Find the line containing "20 Kooberry Street, Macleay Island QLD 4184" in the entries below. Restate it and each line after it, word for word, up to and including the line containing "7470036, Nenurodytas gam".

▸ **Provided data**

*** Begin section ***

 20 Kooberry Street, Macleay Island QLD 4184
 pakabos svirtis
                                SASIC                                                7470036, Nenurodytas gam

*** End section ***
*** Begin section ***

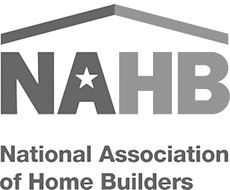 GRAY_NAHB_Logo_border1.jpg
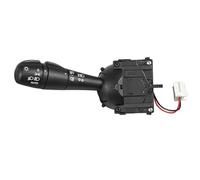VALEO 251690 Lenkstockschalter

*** End section ***

▸ **Exercise answer**
 20 Kooberry Street, Macleay Island QLD 4184
 pakabos svirtis
                                SASIC                                                7470036, Nenurodytas gam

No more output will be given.